Several retrospective studies and case series have reported improved outcomes using FC in trauma [62, 87]. There have been some debates about its clinical benefits [88, 89] and its use as a universal hemostatic agent [90]. Very recently, there have been a few randomized controlled trials of FC as a pre-emptive first-line treatment for trauma hemorrhage in prehospital [91] and early hospital settings [35, 92]. As these studies were focused on feasibility and safety with a small number of patients, they did not show any clinical benefits. The latest randomized trial of first-line therapy using FFP or coagulation factor concentrates (CFC) showed that CFC (primarily FC) is superior to FFP [93]. However, as fibrinogen deteriorates before other coagulation parameters, such as prothrombin time, partial thromboplastin time, and platelet count, and before the need for massive transfusion in the early phase of severe trauma [94], fibrinogen replacement may be required in prehospital settings or at hospital admission to provide clinical benefits. Accordingly, the Canadian Armed Forces adopted FC (RiaSTAP, CSL Behring) for damage control resuscitation in the far-forward combat setting [36]. Moreover, a prospective, randomized, placebo-controlled, double-blinded trial demonstrated that prehospital administration of FC (Clottafact, LFB France) is feasible, protects against early fibrinogen depletion and promotes rapid blood clot initiation and clot stability in trauma patients [95].
Tranexamic acid
Tranexamic acid (TXA) is a synthetic antifibrinolytic drug derived from the amino acid lysine. It competitively inhibits the activation of plasminogen to plasmin and at higher concentrations and noncompetitively inhibits plasmin from breaking down fibrin clots [96]. TXA also blocks the binding of α-2 antiplasmin to plasmin to prevent plasmin activation. Thus, rather than promoting new clot formation, TXA hinders fibrinolysis to reduce bleeding. In addition, recognizing that many cells of the immunoinflammatory response to stress contain plasminogen receptors on their surfaces, it is conceivable that TXA may have beneficial effects in injured patients independent of the regulation of fibrinolysis [97]. An in vitro study showed that TXA reduced fibrinogenolysis in addition to the correction of fibrinolytic effects in the presence of tissue plasminogen activator [98].

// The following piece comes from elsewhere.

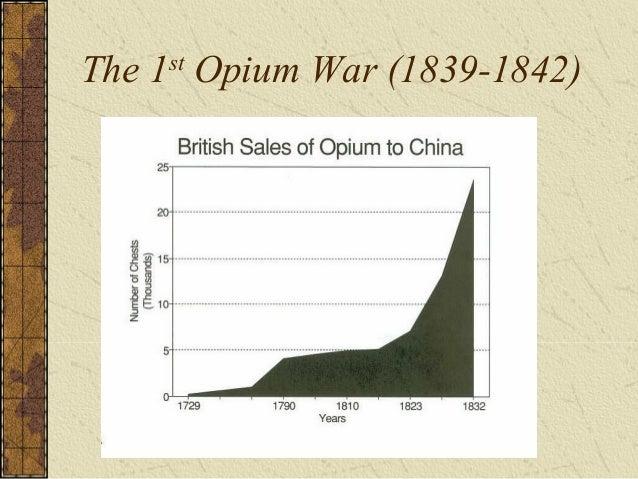 The 1st Opium War (1839-1842)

It has been reported that TXA reduces mortality in trauma patients and seems to be most beneficial if given within 3 hours after injury [99]. In the past few years, TXA has drawn much attention for prehospital use in military [39, 100,101,102] and civilian practice [40]. Overall available data in the literature, including CRASH-2 (Clinical Randomisation of an Antifibrinolytic in Significant Hemorrhage 2) [103] and the WOMAN Trial (World Maternal Antifibrinolytic Trial) [104], corroborate the efficacy and safety of TXA. Literature data also suggest early use of TXA in various clinical settings to reduce blood loss irrespective of the type of surgery and bleeding volume for providing a survival advantage to many patients [105]. A meta-analysis of the randomized controlled trials for the efficacy of prehospital administration of TXA in trauma patients showed a trend toward lower 30-day mortality and a reduced risk of thromboembolic events [41].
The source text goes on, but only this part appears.